„Wir müssen wieder schauen lernen“
Die Kunst der entschleunigten Wahrnehmung - ein Künstlergespräch mit Helmut Ortner
Helmut Ortner ist Kunsthistoriker, Bühnenbildner, Buchfetischist, Maler, Zeichner und Schreiber. Im Interview mit komplex spricht der gebürtige Osttiroler Künstler über die Inspiration entschleunigter Wahrnehmung, den prägenden Einfluss von Literatur und Schrift und die mystische Komponente in seiner Kunst.
Von Sara Oberthaler
WIE HAST DU ZUR KUNST GEFUNDEN? ODER HAT DIE KUNST ETWA GAR DICH GEFUNDEN?
Wenn man im Nachhinein über gewisse Entscheidungen im Leben nachdenkt, findet man manchmal selbst keine Antworten – irgendwie ist es einfach passiert (lacht). Mein Interesse für Kunst hat sich erst mit ca.
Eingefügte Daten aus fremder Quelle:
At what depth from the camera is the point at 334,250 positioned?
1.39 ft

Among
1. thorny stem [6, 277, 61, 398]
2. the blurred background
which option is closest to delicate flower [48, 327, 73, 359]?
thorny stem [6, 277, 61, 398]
Anfang 20 entwickelt. Ich bin weder in einem kunstaffinen Umfeld aufgewachsen, noch hatte ich ein bestimmtes Schlüsselerlebnis, das den Drang zum Malen auslöste. Warum Kunst plötzlich in mein Leben getreten ist, kann ich nicht beantworten. Jedoch wuchs das Kunstinteresse kontinuierlich – nicht zuletzt durch mein Studium der Kusntgeschichte – und allmählich wurde Kunst zum bestimmenden Element in meinem Leben.
WOHER NIMMST DU DEINE INSPIRATION? WAS BEEINFLUSST DICH UND DEINE KÜNSTLERISCHE ARBEIT?
Die Quellen sind ungeheuer vielfältig und mir selbst nicht immer bewusst. Wir leben in einem Zeitalter, in dem die Bilderflut, die über jeden Einzelnen von uns hereinströmt, gigantische Ausmaße erreicht hat. Durch diese rasante Bilder-Überflutung ist es notwendig geworden, eine Art Filter im Kopf aufzubauen, um zu einer entschleunigten Wahrnehmung zurückzufinden. Man muss wieder Schauen lernen, um Gesehenes bewusst wahrnehmen und es anschließend geistig verarbeiten zu können. So basieren viele meiner Werke auf Beobachtung, seien es nun reale Menschen, Begebenheiten, mediale Abbildungen in all ihrer Vielfalt oder Kunstwerke – wenn man es zulässt, ist der Fundus unerschöpflich. Ein weiterer großer Bildideen-Lieferant ist die Literatur. Bücher und ich haben eine regelrechte Suchtbeziehung. Beim Lesen entstehen Bilder im Kopf, Ideen werden geboren, die ich dann künstlerisch umsetze.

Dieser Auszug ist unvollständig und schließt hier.